Bu nedenle, uygulama üzerindeki hangi verilerin depolandığı, bu verilerin nerede ve nasıl tutulduğu gibi hususlar da incelenmeli. Uygulama değiştirmeyi düşünen kişilere panikle hareket etmemeleri ve geçecekleri uygulamaların özelliklerini de dikkatli bir biçimde incelemelerini öneriyoruz.
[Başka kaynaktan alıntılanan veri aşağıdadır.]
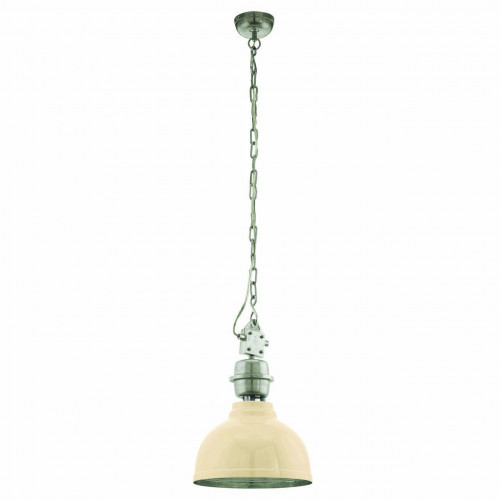 подвесной светильник eglo grantham 49172 в Самаре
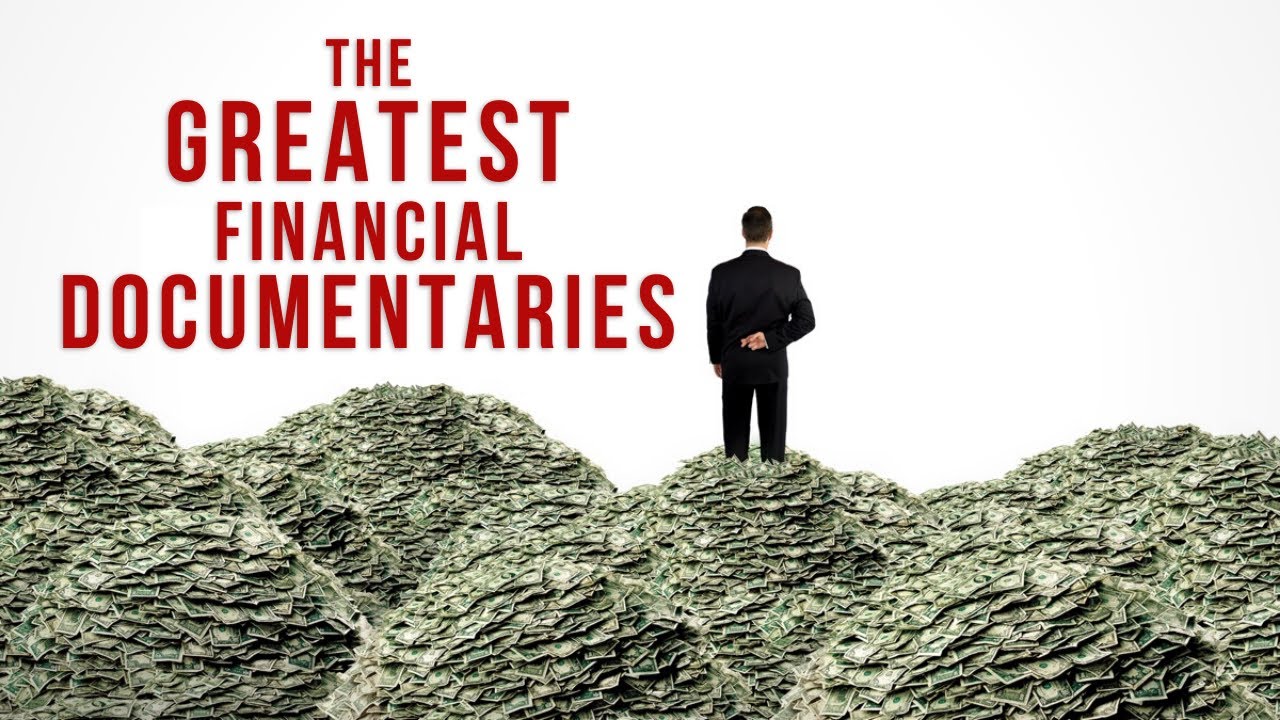 5 Personal Finance Documentaries to Improve Your Financial Health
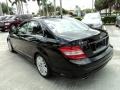 Black - C 300 Sport Photo No. 9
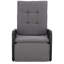 Fauteuil inclinable Millman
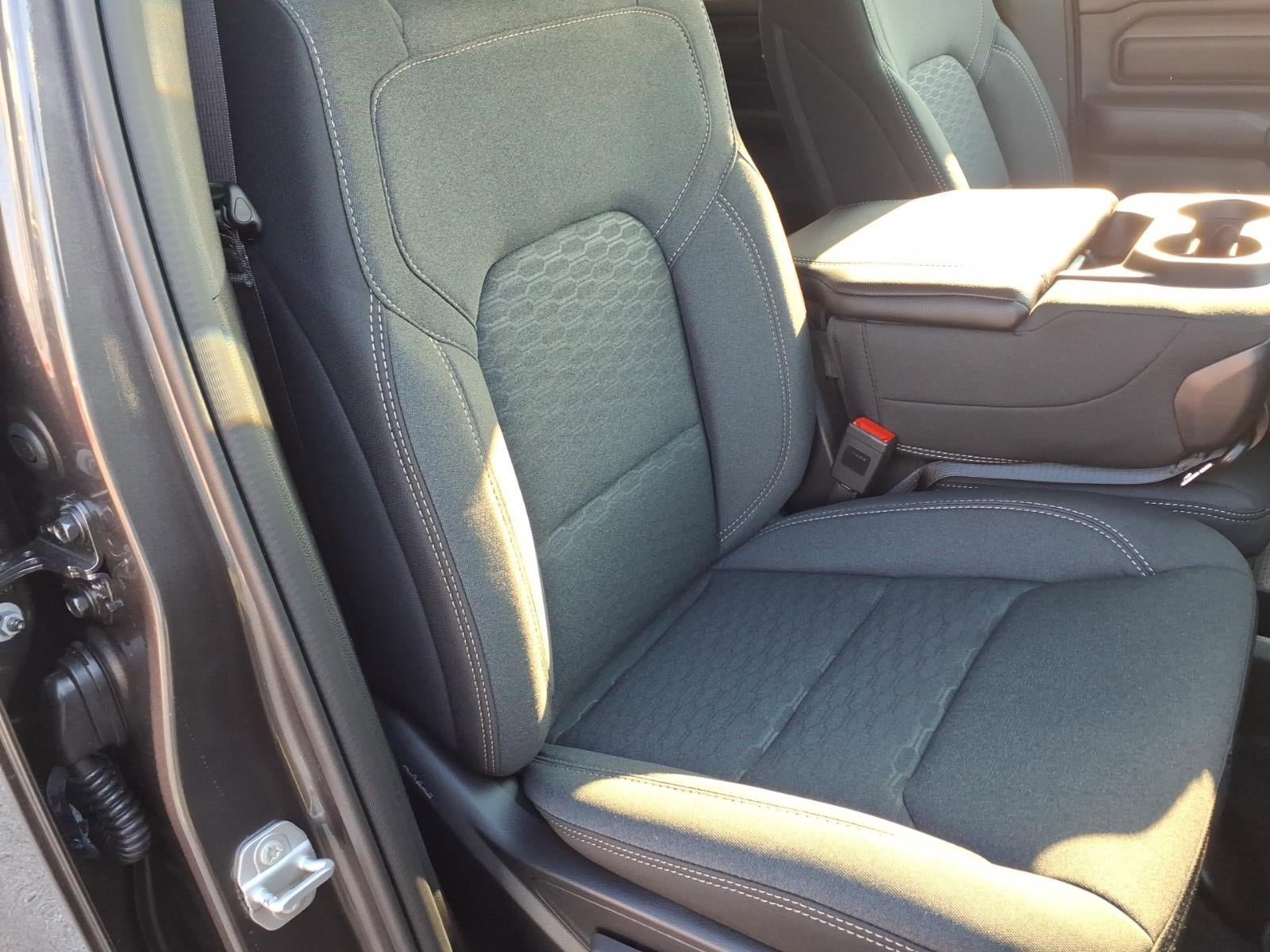 New 2026 RAM 1500 Tradesman image 21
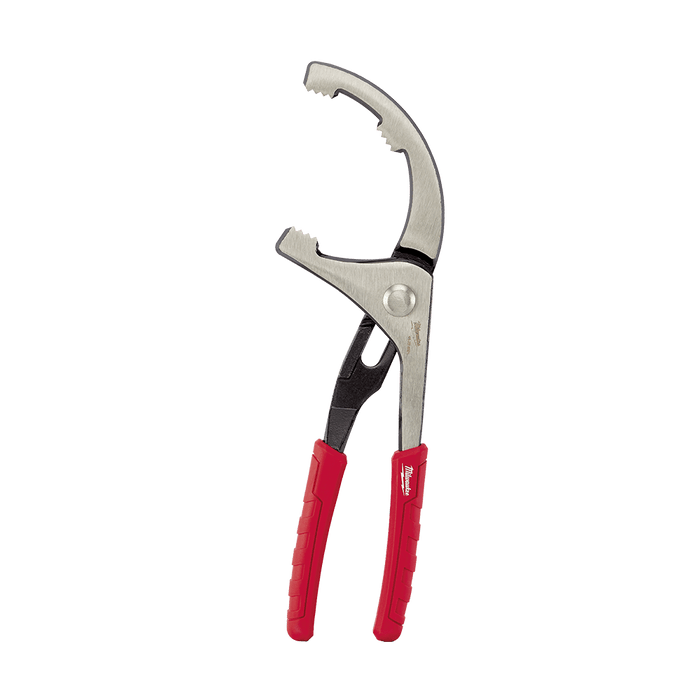 Milwaukee  PVC/Oil Filter Pliers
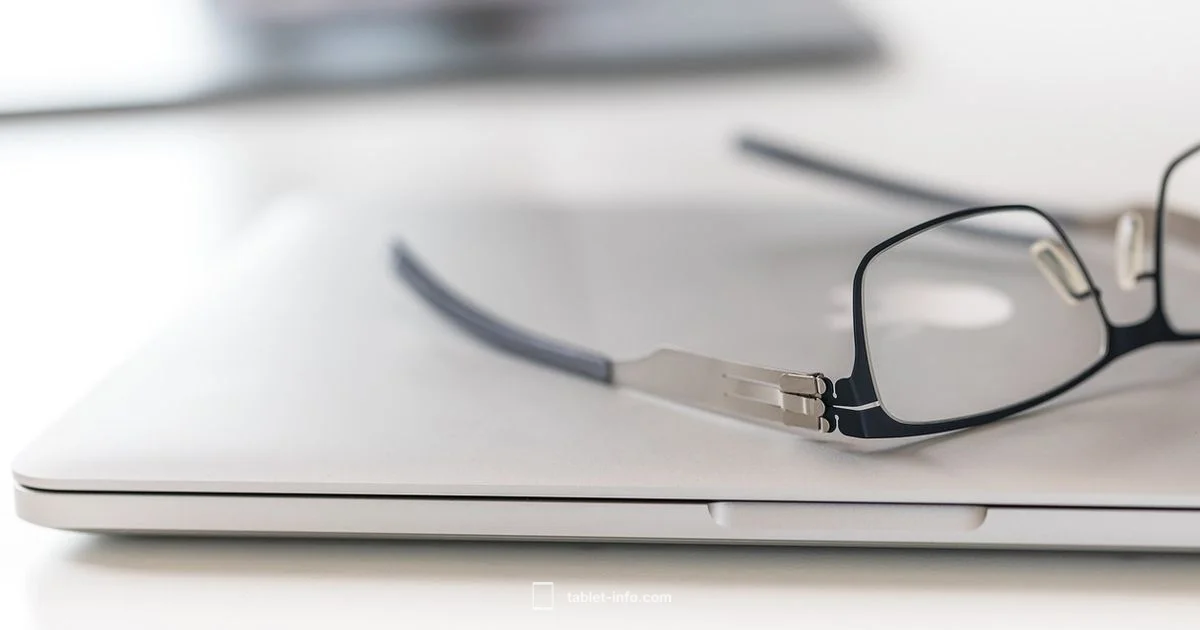 iPad to Mac Setup - Tablet Info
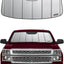 Protección solar parabrisas Chevy Silverado/GMC Sierra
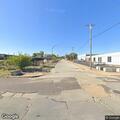 Diabetic person with abnormal behavior at N Broadway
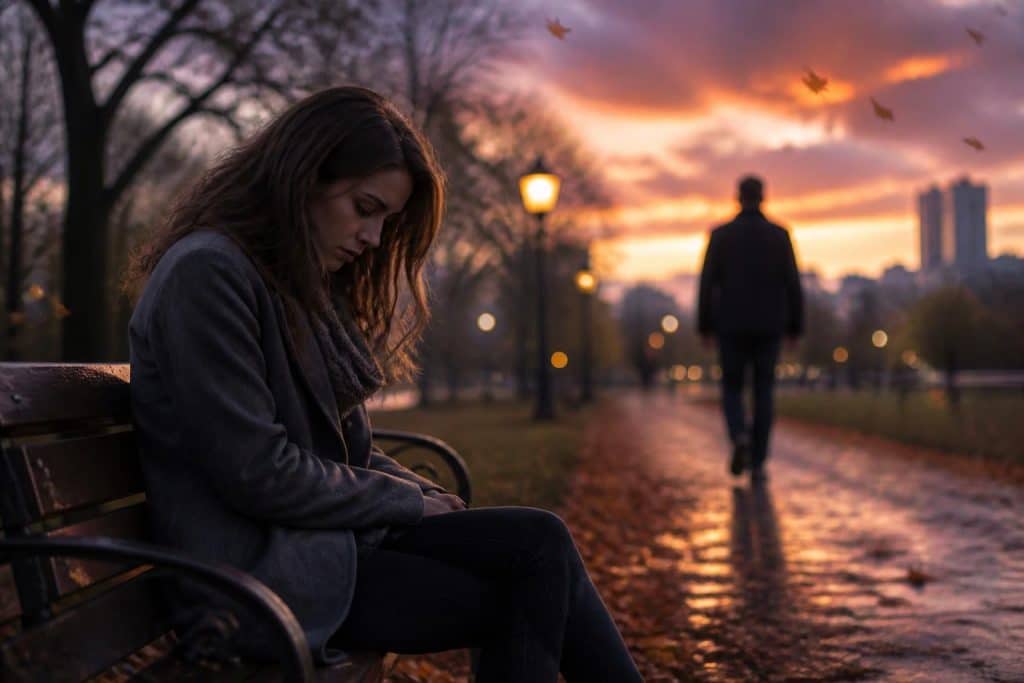 découvrez ce que signifie le silence de votre ex après une rupture et apprenez comment réagir face à son indifférence pour mieux avancer.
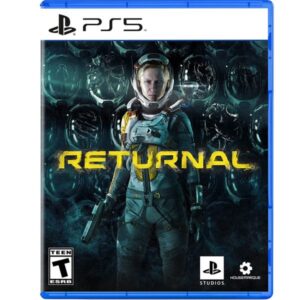 VJ J PS5 RETURNAL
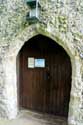 Saint Mary's Church Lydden in DOVER / United Kingdom: 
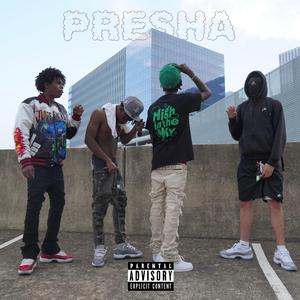 Presha
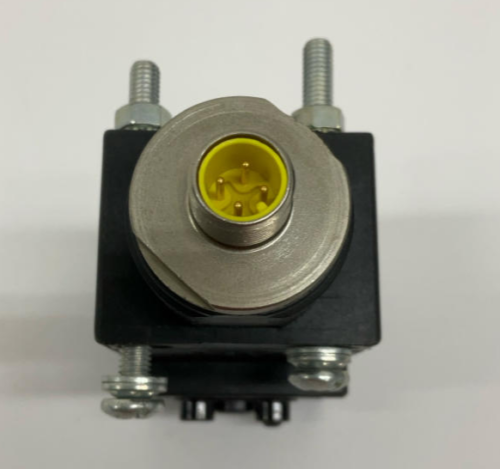 Allen Bradley 42GRF-9100-QD Fiber Optic Sensor Photoswitch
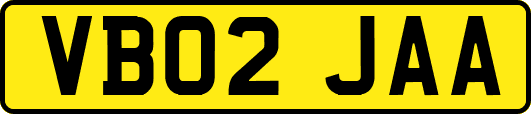 VB02JAA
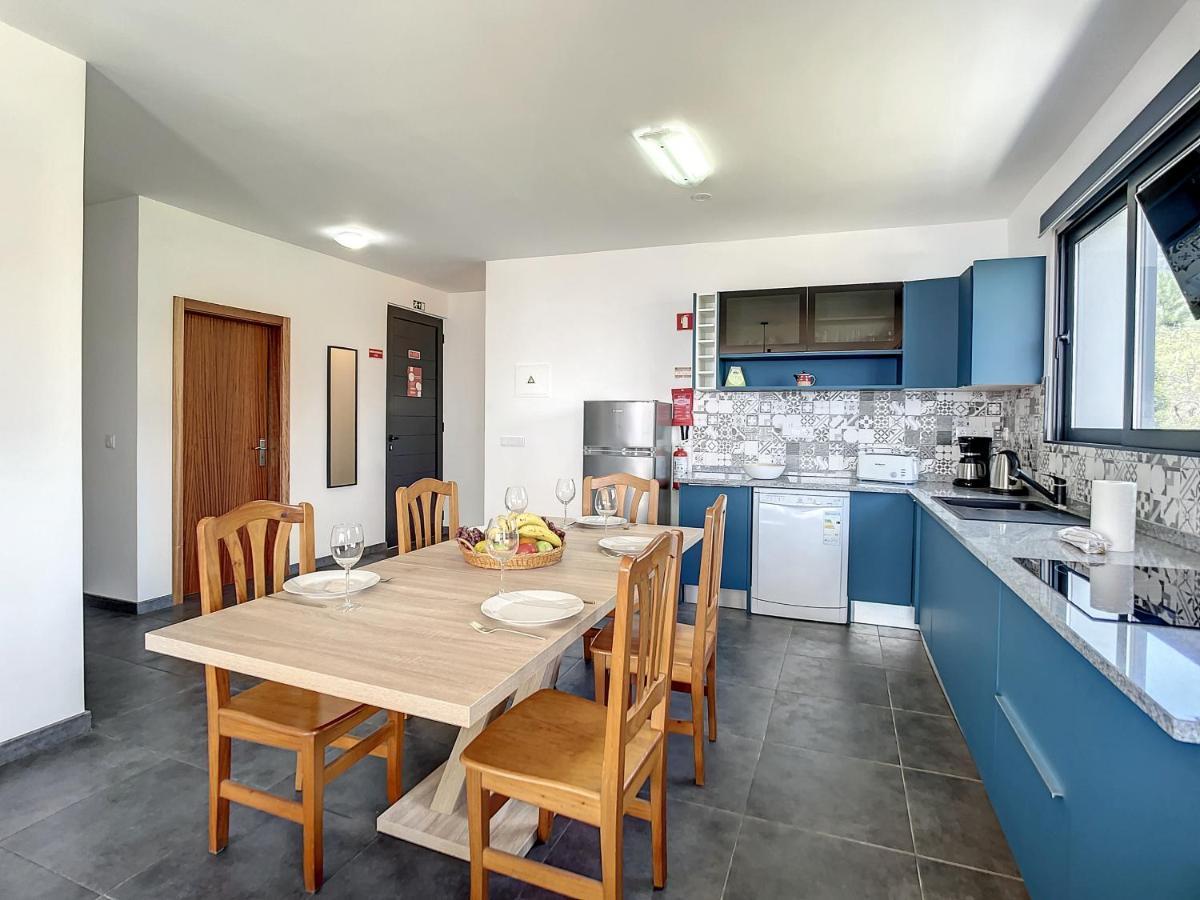 Casa Teixeira By Atlantic Holiday Estreito Da Calheta 外观 照片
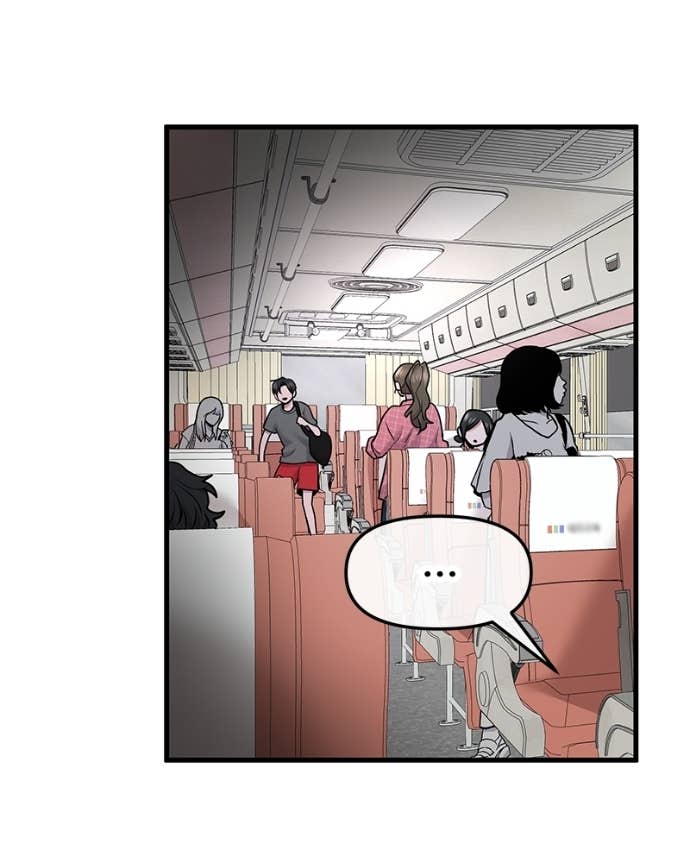 Baca Back to Chanbi - Chapter 66 halaman 23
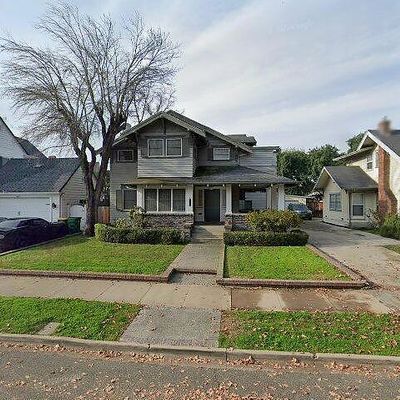 1735 N Hunter St, Stockton, CA 95204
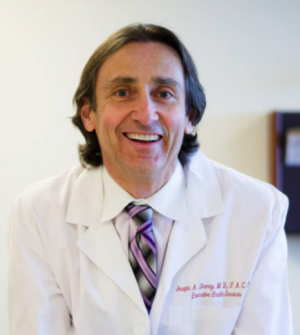 Troy Internal Medicine Welcomes Dr. Joseph Anthony Skoney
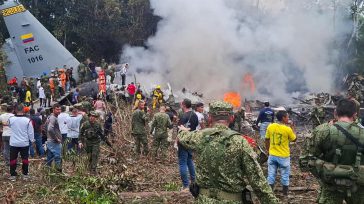 Aun tras la donación estadounidense en 2020 y su reciente mantenimiento, la tragedia cuestiona la vigencia de la flota estratégica nacional. El siniestro del Hércules obliga a un examen riguroso [&hellip;]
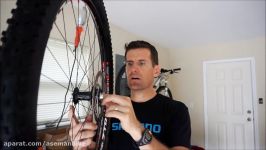 How to Change Bearings in Stans Bicycle Hubs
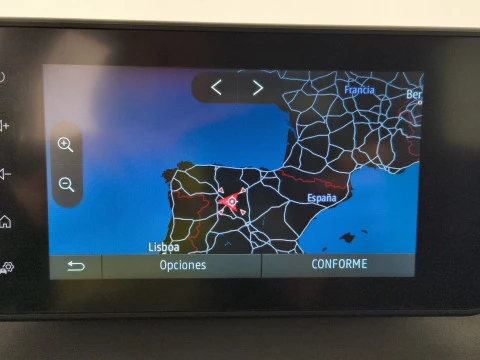 Dacia Jogger Extreme Go HYBRID 105kW (140CV) 7 plazas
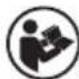 WORX WX681 - BEDIENINGSINSTRUCTIES - 1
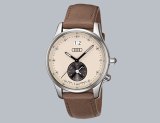 Женские часы Audi Women’s dual time watch, brown 2012, артикул 3101100200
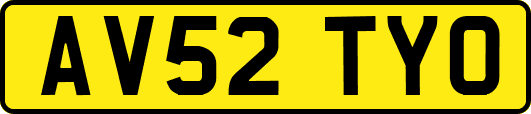 AV52TYO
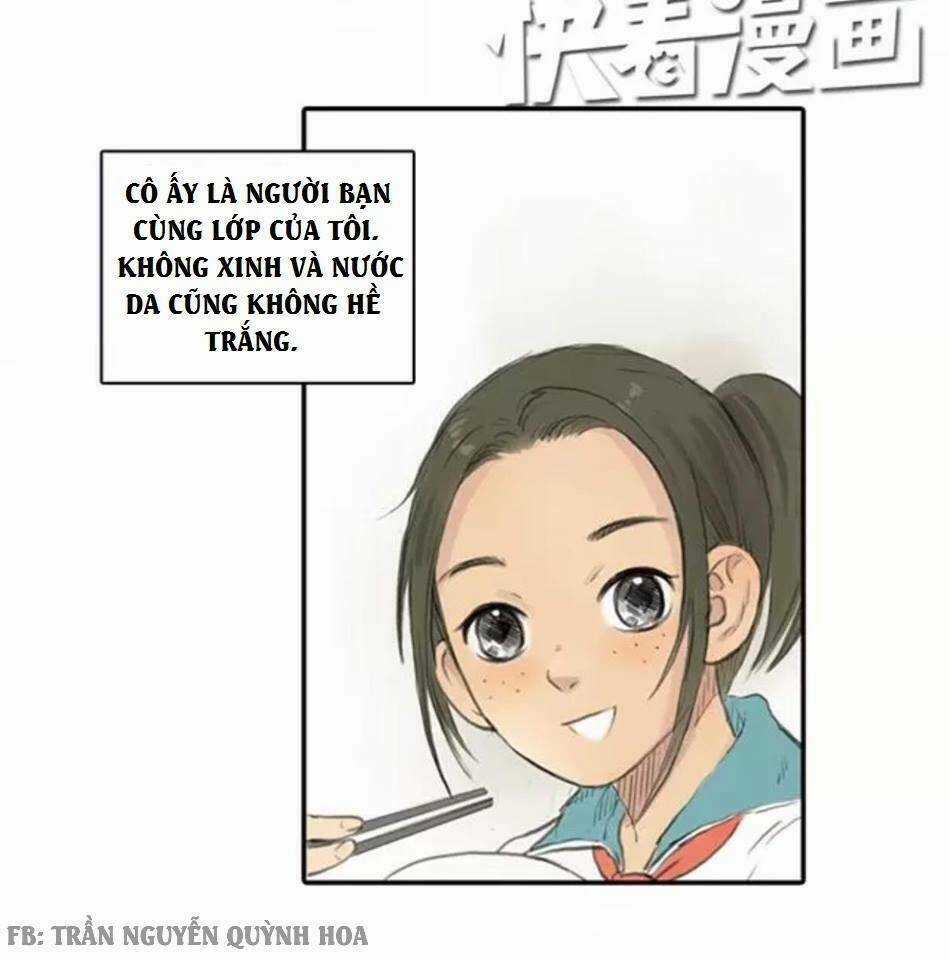 12 Giờ Của Lọ Lem Chapter 15 trang 20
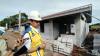 511 Rumah Rusak Akibat Gempa Garut Diusulkan Dapat Bantuan. Foto: MNC Media.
Biz dernek olarak bu alandaki yerli ve milli yazılımların, uygulamaların geliştirilmesini ve kullanılmasını destekliyoruz.”
Tüketici Birliği Federasyonu (TBF) Genel Başkanı Mehmet Bülent Deniz, dijital faşizmin yüzünü göstermeye başladığını dile getirerek, şunları söyledi:
“Dijital dünyadaki süreç reklam ve ticari hedeflemeden, sosyal, politik ve benzeri konularda toplumun manipüle edilmesi aşamasına gelmiştir. Kullanıcılar dijital dünyadaki hareketleri ile arkada silinmeyecek ayak izleri bırakıyor.
Küresel sosyal medya şirketleri, kullanıcıların ayak izleri üzerindeki algoritma çalışmaları ile dünya halklarının her türlü bilgisine sahip olmakta, bu veriler kullanılarak toplumların yönlendirilmesi olanaklı duruma gelmektedir.
WhatsApp’daki güncelleme AB ülkelerini kapsamıyor. Türkiye’de de kişisel verilerin korunmasına ilişkin düzenlemelerin hiçe sayılması kabul edilemez. Ülkemizdeki WhatsApp kullanıcılarını da firmanın uyguladığı çifte standart ve kişisel verilerimizin güvenliğini hiçe sayan ve dijital faşizme bir adım daha yaklaşan uygulaması nedeniyle protesto etmeye, alternatif platformlara geçmeye davet ediyoruz.”
Bilişim hukukçusu Gökhan Ahi, uçtan uca şifreleme kullanan WhatsApp veya benzeri platformlardaki mesajlar, fotoğraflar, belgeler, video gibi içeriklerin üçüncü kişilerce okunamayacağını iddia ederek, “Whatsapp’a gelene kadar neler var. Mobil ve internet operatörlerimiz, kullandığımız dijital servisler, alışveriş siteleri, arama motorları bizlerden elde ettiği tüm kullanım verilerini depoluyor, işliyor ve analiz ediyor.
Önemli olan bu dijital servislerin hangi verileri topladıkları, analiz ettikleri, işledikleri, paylaştıkları ve hatta nasıl sildikleri gibi konularda kullanıcıları aydınlatmak zorunda olmaları. Bu zorunluluk birkaç yıldır artık kişisel veri yasalarıyla sağlanıyor” dedi.